* **Daftar Pertanyaan**:
1. Salin tanpa perubahan bagian teks tentang status kawasan Natumingka yang diawali kata-kata "Sehingga perusahaan pengelola" dan diakhiri kata-kata "dihubungi, Rabu (26/5/2021).".
2. Tentukan apakah setiap pernyataan berikut sesuai dengan teks tentang status kawasan Natumingka. Jawab ya atau tidak, lalu kutip kata-kata penentunya dari teks tanpa perubahan.
(a) SK Menhut nomor 44 tahun 2005 menetapkan kawasan tersebut sebagai hutan lindung.
(b) KPH IV Balige dibentuk berdasarkan SK Gubernur Sumatera Utara tahun 2014.
(c) Dalam SK Menhut tentang TGHK tahun 1984, kawasan ini menjadi kawasan Hutan Produksi.

* **Teks Bacaan**:
Melalui Ketua KPH IV Balige, Leonardus Sitorus, KPH yang dibentuk berdasarkan Surat Keputusan (SK) Gubernur Sumatera Utara (Sumut) tahun 2016 ini menyebutkan, secara hukum wilayah Natumingka masih berada di konsesi Hutan Tanaman Industri (HTI) TPL.
Sehingga perusahaan pengelola pemanfaatan hasil hutan dibebankan untuk melakukan pengawasan dan pengamanan lahan. Bila tidak dilakukan, maka akan dievaluasi.
Leonardo menyebutkan, Natumingka mulai dari lahan register sudah merupakan kawasan hutan. Dalam SK Menteri Kehutanan (Menhut) tentang Tata Guna Hutan Kesepakatan (TGHK) tahun 1984, kawasan ini menjadi kawasan Hutan Produksi.
“Kemudian hal tersebut juga diatur dalam SK Menhut nomor 44 tahun 2005 yang menyebutkan kasawasan tersebut menjadi kawasan hutan lindung,” ungkap Leonardo Sitorus, ketika dihubungi, Rabu (26/5/2021).
Leonardo menjelaskan, SK Menhut nomor 44 tahun 2005 kembali direvisi dan diganti dengan SK Menhut Nomor 579 tahun 2014 yang menyebutkan, kawasan tersebut kembali menjadi kawasan Hutan Produksi (HP) tetap, dan dilakukan tapal batas sehingga dikembalikan fungsi awalnya.
Setelah itu, kementrian kembali mengeluarkan SK Menhut nomor 1076 tahun 2017 tentang Perkembangan Pengukuhan kawasan Hutan di Provinsi Sumatera Utara.
Dalam surat keputusan tersebut dikatakan wilayah Natumingka adalah kawasan Hutan Produksi, sehingga tetap masih dikelola oleh perusahaan (TPL).
“Pemerintah juga mengeluarkan SKMenhut nomor 8088/Menlhk-PKTI/KUH/PLA.2/11/2019 tentang perkembangan tapal batas kawasan hutan di provinsi Sumut, isinya kawasan Natumingka tetap dalam lahan konsesi TPL dan dibebankan untuk menjaga kemanan dan pengawasan,” terangnya.
Leonardo Sitorus juga menyebutkan, pihaknya telah melakukan investigasi dan inventarisir, terhadap kawasan Natumingka yang diklaim sebagai tanah adat oleh masyarakat.
Termasuk keberadaan situs makam, bekas persawahan dan bekas perladangan. Hasilnya memang kawasan tersebut adalah wilayah konsesi (HTI) perusahaan.

* **Data Berikut**:
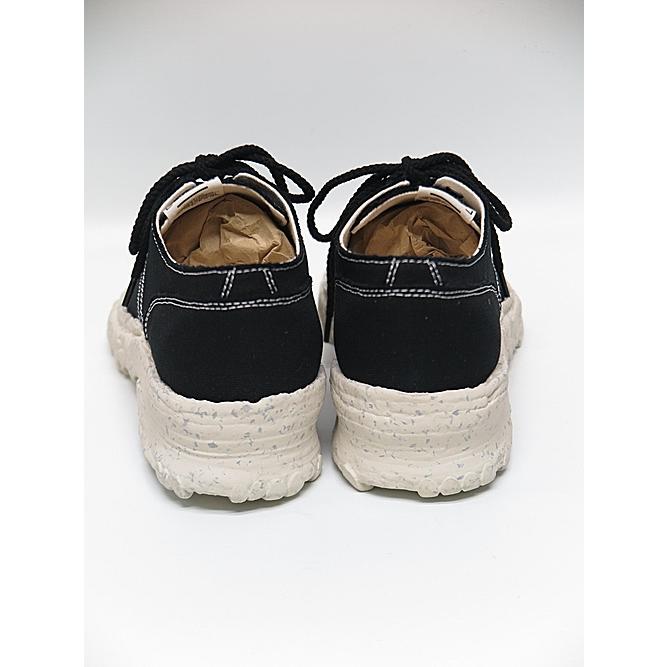 Maison MIHARA YASUHIRO・メゾン ミハラヤスヒロ/PAST sole Canvas Shoes/BLK | MAISON MIHARA YASUHIRO | 05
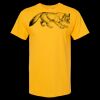 Men's Gold Soft Touch T-Shirt Thumbnail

* **Jawaban Soal**:
1.
Sehingga perusahaan pengelola pemanfaatan hasil hutan dibebankan untuk melakukan pengawasan dan pengamanan lahan. Bila tidak dilakukan, maka akan dievaluasi.
Leonardo menyebutkan, Natumingka mulai dari lahan register sudah merupakan kawasan hutan. Dalam SK Menteri Kehutanan (Menhut) tentang Tata Guna Hutan Kesepakatan (TGHK) tahun 1984, kawasan ini menjadi kawasan Hutan Produksi.
“Kemudian hal tersebut juga diatur dalam SK Menhut nomor 44 tahun 2005 yang menyebutkan kasawasan tersebut menjadi kawasan hutan lindung,” ungkap Leonardo Sitorus, ketika dihubungi, Rabu (26/5/2021).

2.
(a) Ya. Teks menyebutkan "menjadi kawasan hutan lindung".
(b) Tidak. Teks menyebutkan "dibentuk berdasarkan Surat Keputusan (SK) Gubernur Sumatera Utara (Sumut) tahun 2016".
(c) Ya. Teks menyebutkan "kawasan ini menjadi kawasan Hutan Produksi".